Two complementary methods:

  • Method A (always): Wald χ² on H₀: β_long + β_short = 0 with NW HAC SE.
  • Method B (conditional, ≥ 2 distinct values per side): Wald χ² on H₀: β_pos = β_neg.

  • primary: p_value — Method A.

  • secondary-test (conditional, Method B ran): beta_pos, beta_neg, p_wald_slopes.
  • descriptive: beta_long, beta_short, abs_short_over_long, n_pos, n_neg, n_zero, n_periods, nw_lags_used, method_b_skipped (conditional), intercept (conditional), beta_zero (conditional).

ts_quantile (factrix.metrics.ts_quantile)

ts_quantile_spread

  • primary: p_value — Wald χ² (NW HAC) on H₀: β_top = β_bottom from an OLS fit on bucket dummies.
  • secondary-test: spearman_rho, spearman_p — small-sample Spearman of (bucket-idx, mean-return) for monotonicity diagnostic.
  • descriptive: n_groups, n_periods, n_distinct_factor, nw_lags_used, buckets (list of {idx, mean_return, n}).

tradability (factrix.metrics.tradability)

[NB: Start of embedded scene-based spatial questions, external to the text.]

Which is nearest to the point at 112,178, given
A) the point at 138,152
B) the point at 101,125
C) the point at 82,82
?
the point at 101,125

All four are descriptive — MetricOutput.stat = None and no p_value is emitted. They feed cost/benefit arithmetic, not inference.

turnover

  • descriptive: mean_rank_autocorrelation, std_rank_autocorrelation, n_pairs, forward_periods, quantile, n_cross_section_mean.

notional_turnover

  • descriptive: n_rebalances, n_groups, forward_periods, mean_tail_size.

breakeven_cost

Scalar-input metric (consumes pre-aggregated scalars rather than a date-keyed DataFrame).

  • descriptive: gross_spread, turnover, forward_periods.

net_spread

Scalar-input metric.

  • descriptive: gross_spread, cost_drag, estimated_cost_bps, turnover, forward_periods.

Short-circuit envelope

Every metric falls back to a uniform short-circuit MetricOutput when input data fails the metric's preconditions (insufficient sample, no events, degenerate signal, …). The fallback shape is:

  • value = float("nan"), stat = None, significance = "".
  • MetricOutput.n_obs: int | None — first-class sample size the estimator saw before bailing (e.g. how many periods / events were actually available). Populated when the short-circuit knows the number; None otherwise.
  • metadata["reason"]: str names the short-circuit branch (e.g. "insufficient_periods", "no_events", "not_applicable_discrete_signal", "insufficient_clusters").
  • metadata["p_value"] = 1.0 — conservative default so Benjamini-Hochberg-Yekutieli (BHY) treats short-circuited metrics as rejected rather than crashing.
  • Optional diagnostic keys naming what was missing or under-spec: min_required, min_required_per_asset, min_required_per_regime, missing_column, std_u, hint, n_distinct. Each is descriptive — emitted only on the short-circuit branch that needed it; consumers should branch on reason before reading.

The auxiliary metadata keys listed in the per-metric subsections above are not present on the short-circuit path.